Des hommes masqués ont attaqué Abdel-Moneim Abolfotoh tard jeudi soir alors qu'il rentrait au Caire après un rassemblement au nord de la capitale, selon son porte-parole de campagne, Ali Bahnasawy. M. Abolfotoh est un ancien leader des Frères musulmans devenu candidat indépendant à l'élection présidentielle.

Les assaillants l'ont frappé à trois reprises à la tête avec la crosse d'une arme automatique, ont battu son chauffeur et se sont enfuis avec le véhicule, selon M. Bahnasawy.

M. Abolfotoh a demandé une protection policière mais il ne l'a pas obtenue, a indiqué son porte-parole.

«L'absence de sécurité du ministère de l'Intérieur autour de lui après l'incident est très étrange et soulève des questions», a dit M. Bahnasawy à l'Associated Press.

Les responsables de la campagne de M. Abolfotoh ont affirmé que les motifs de l'attaque n'étaient pas clairs, mais soupçonnent qu'il s'agissait d'une attaque ciblée.

«Nous ne pensons pas que ce soit un hasard, mais nous n'en sommes pas certains», a dit M. Bahnasawy.

Abdel-Moneim Abolfotoh revenait de Menoufia, à 60 kilomètres au nord du Caire, quand sa voiture a été attaquée. Selon son porte-parole, certaines personnes à Menoufia ont posé des questions sur ses déplacements avant qu'il ne quitte le rassemblement.

Ancien réformiste au sein des Frères musulmans, qui contrôlent désormais la moitié des sièges au Parlement, M. Abolfotoh a été expulsé du mouvement quand il a annoncé son intention d'être candidat à la présidence. Les Frères musulmans avaient affirmé qu'ils ne présenteraient pas de candidat présidentiel, une décision considérée comme une tentative de rassurer les pays occidentaux.

Un responsable du ministère de l'Intérieur a affirmé que les principaux candidats à la présidence bénéficieraient sous peu d'une sécurité accrue dans leur résidence et lors de leurs déplacements de campagne.

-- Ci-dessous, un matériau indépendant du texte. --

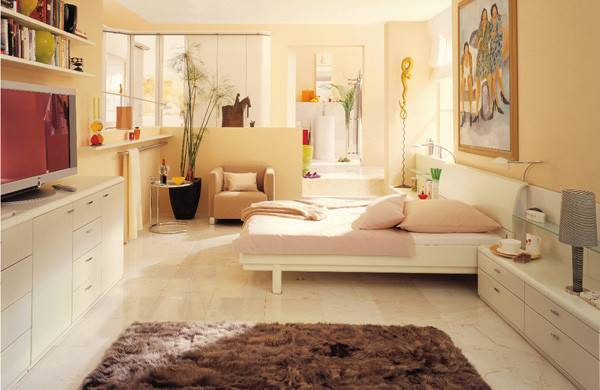 Small Apartment Bedroom Designs Ideas Interiorholic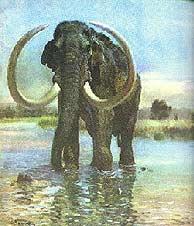 10 bin yıllık mamut bulundu
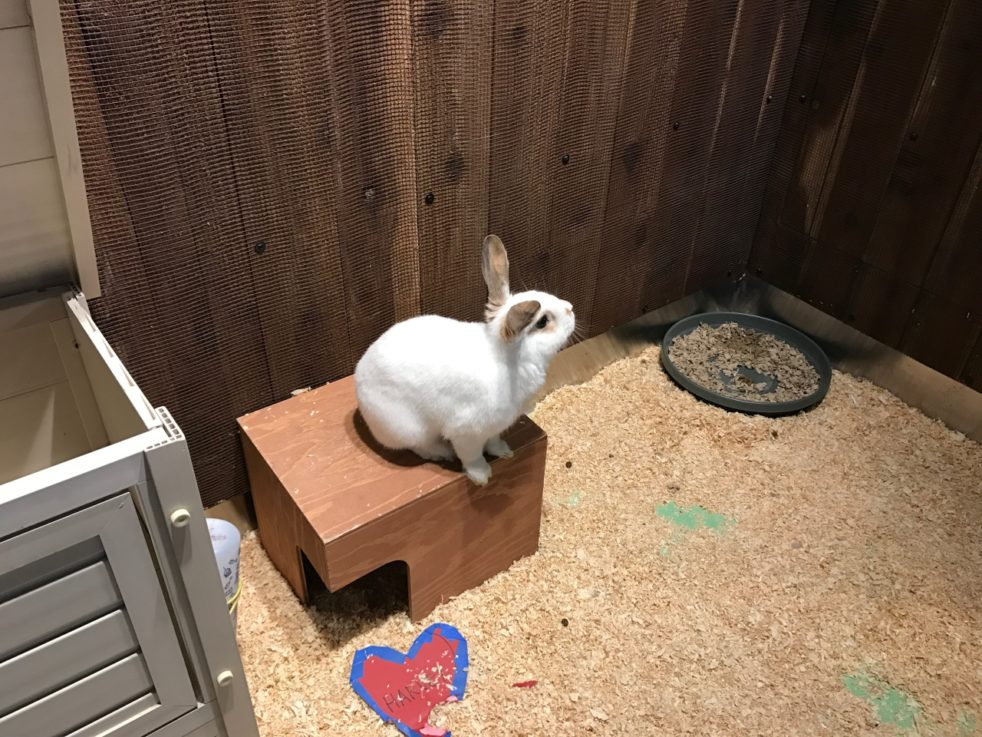 Harvey,rabbit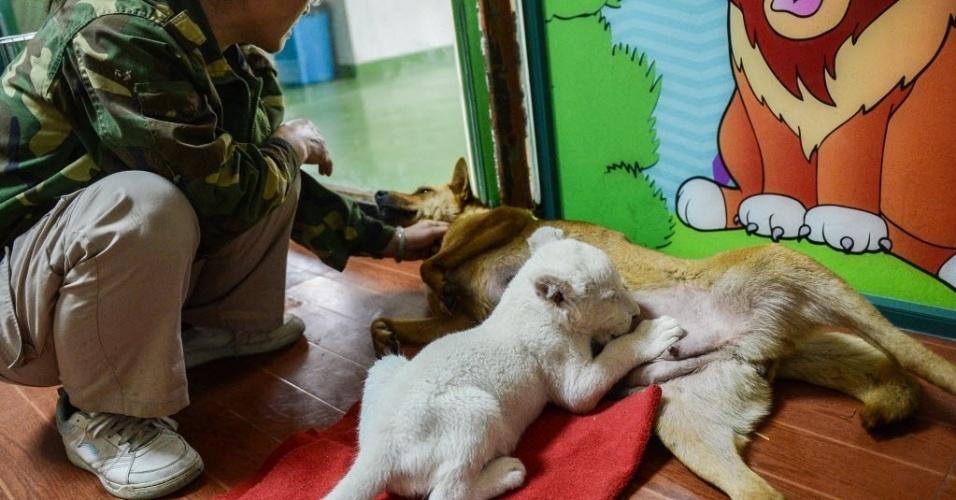 21.abr.2014 - Filhote de leão branco é alimentado por uma cadela em parque de vida selvagem em Zhejiang, leste da China. O filhote nasceu no parque e como a mãe recusou-se a alimentá-lo, uma cadela foi trazida para ser a sua ama de leite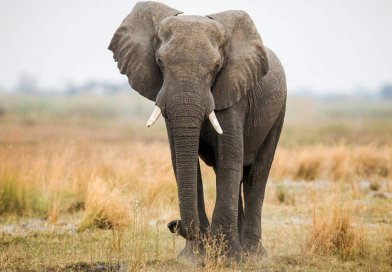 Elephant Prank Video | Reddit Gold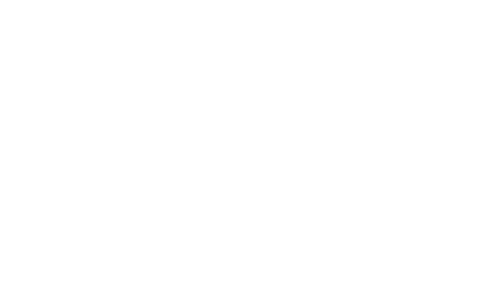 Robert Young Antiques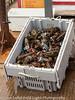 Nova Scotia Lobster Catch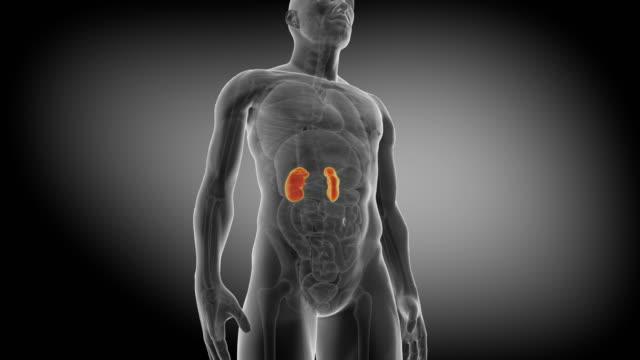 vídeos de stock, filmes e b-roll de rim humano. a animação medicamente precisa dos rins - rim órgão interno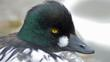 Portrait of a goldeneye (c) Justin Burt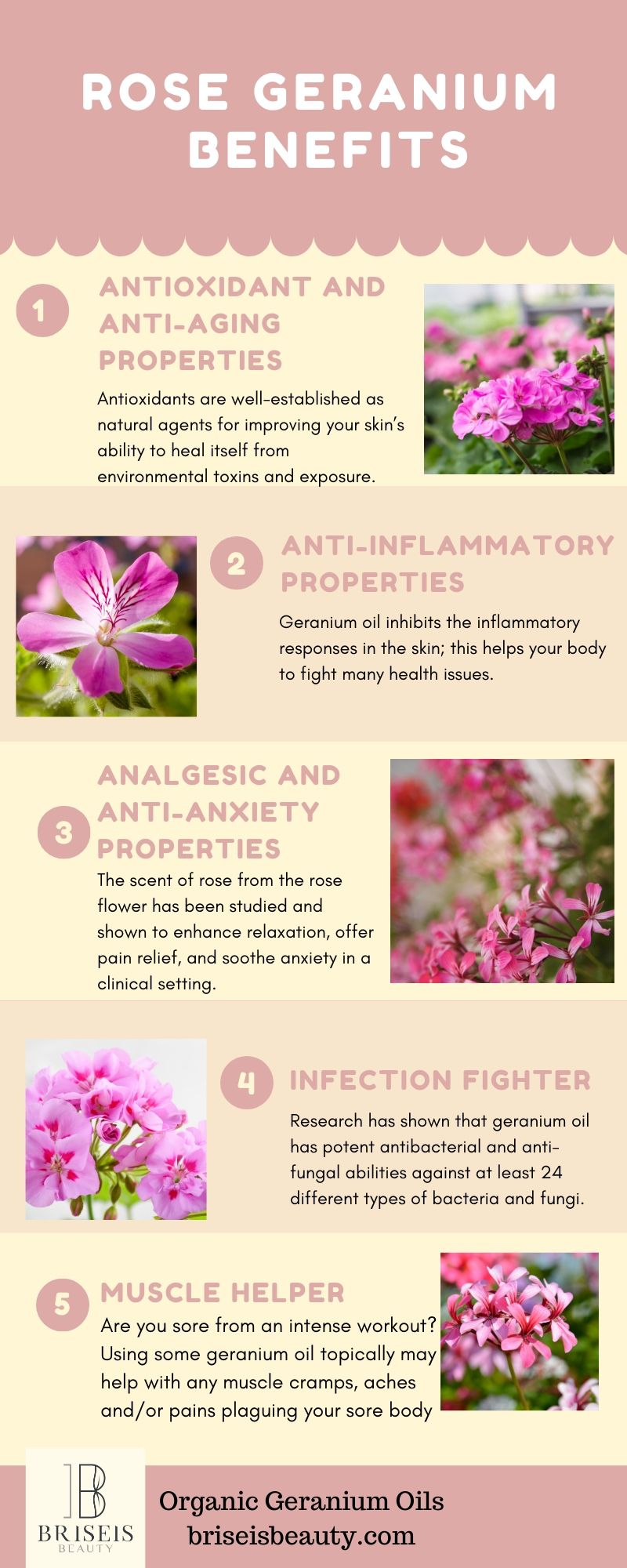Learn About The Benefits Of Rose Geranium Rose Rosegeraniumbenefits Rose Geranium Geraniums Body Oil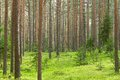 Pine forest background Royalty Free Stock Images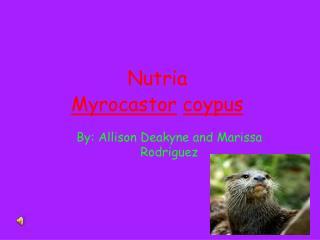 Nutria Myrocastor coypus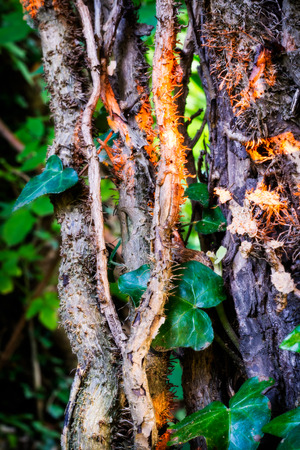Ivy stems on trunk at sunset photo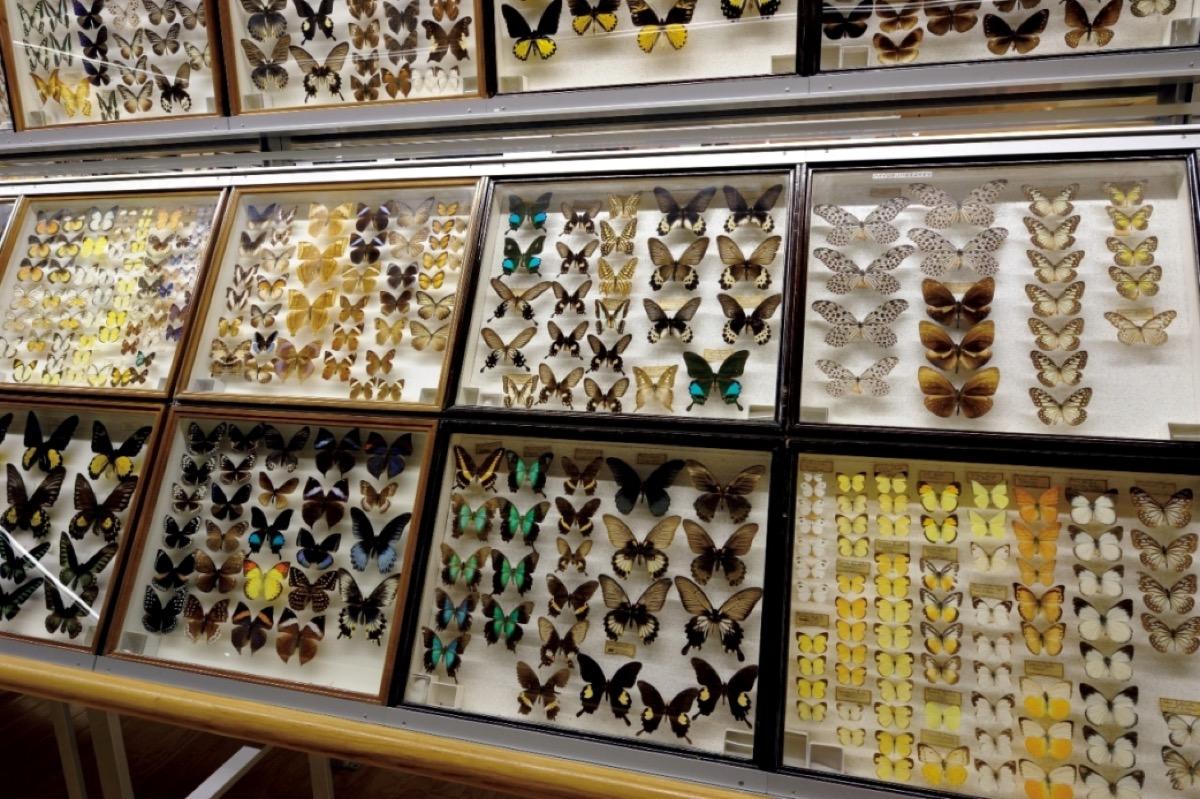 蝶展示室の様子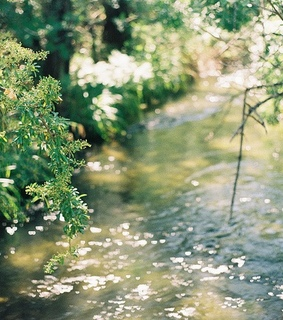stream, spring and green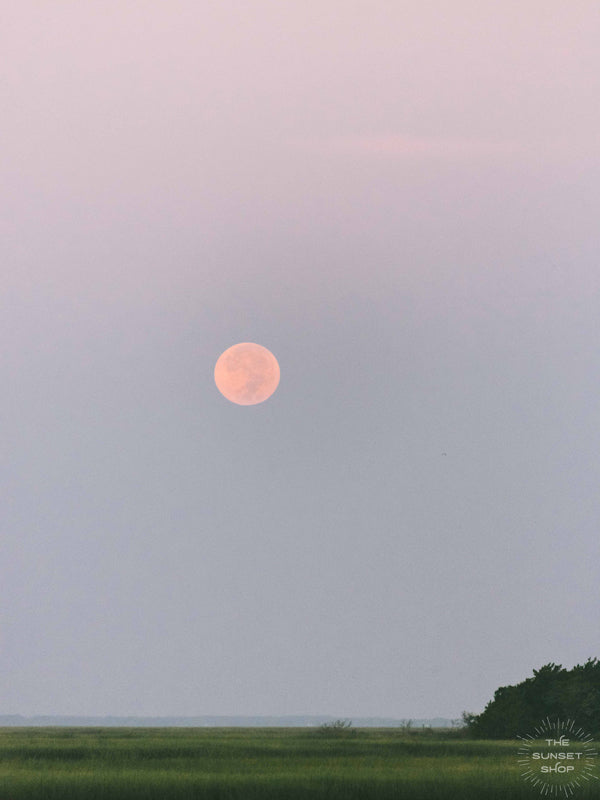 "Good night moon! 😍🌝🌅 It definitely is worth waking up before sunrise when you get to see this beautiful sight, the full moon glowing pink as it sets over the marsh in Savannah, GA. ""Full Moon Marsh"" photo by Kristen M. Brown of Samba to the Sea for The Sunset Shop."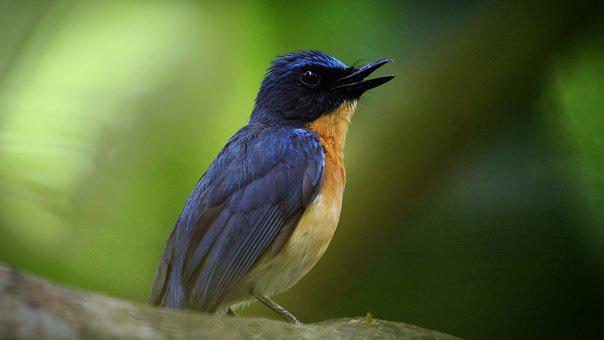 Kerala, India, Tickell'S Blue Flycatcher
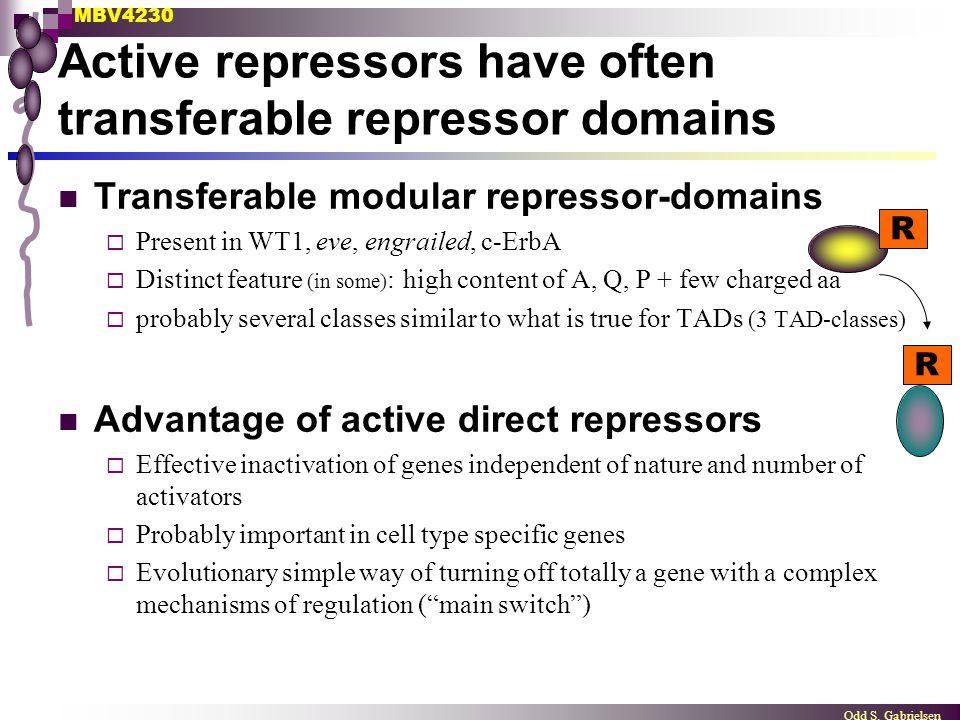 MBV4230 Odd S. Gabrielsen Active repressors have often transferable repressor domains Transferable modular repressor-domains  Present in WT1, eve, en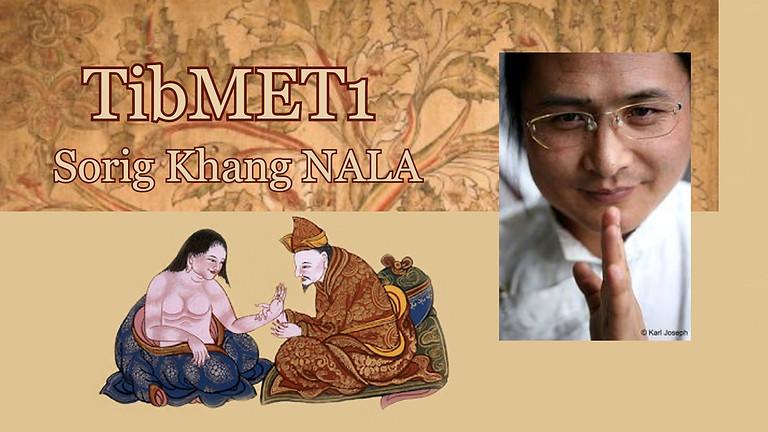 Studium tibetské medicíny a vnějších terapií - dvouletý program TibMET 1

Il a fait cette déclaration sous le couvert de l'anonymat puisque la décision n'a pas encore été annoncée publiquement.

Lors du deuxième incident, un membre des Frères musulmans, Hassan al-Brince, qui préside le comité sur la santé dans le Parlement nouvellement élu, circulait dans la province de Beheira quand un gros camion a foncé sur son véhicule avant de partir en accélérant. Il a été transféré à l'hôpital et se trouve dans un état stable, selon la police.

Le comité que M. al-Brince préside est au centre d'une discussion passionnée en Égypte quant à savoir si Hosni Moubarak devrait être transféré de l'hôpital militaire où il est confiné vers un autre hôpital situé dans une prison.

La police a indiqué qu'elle enquêtait sur les deux incidents et recherchait des suspects.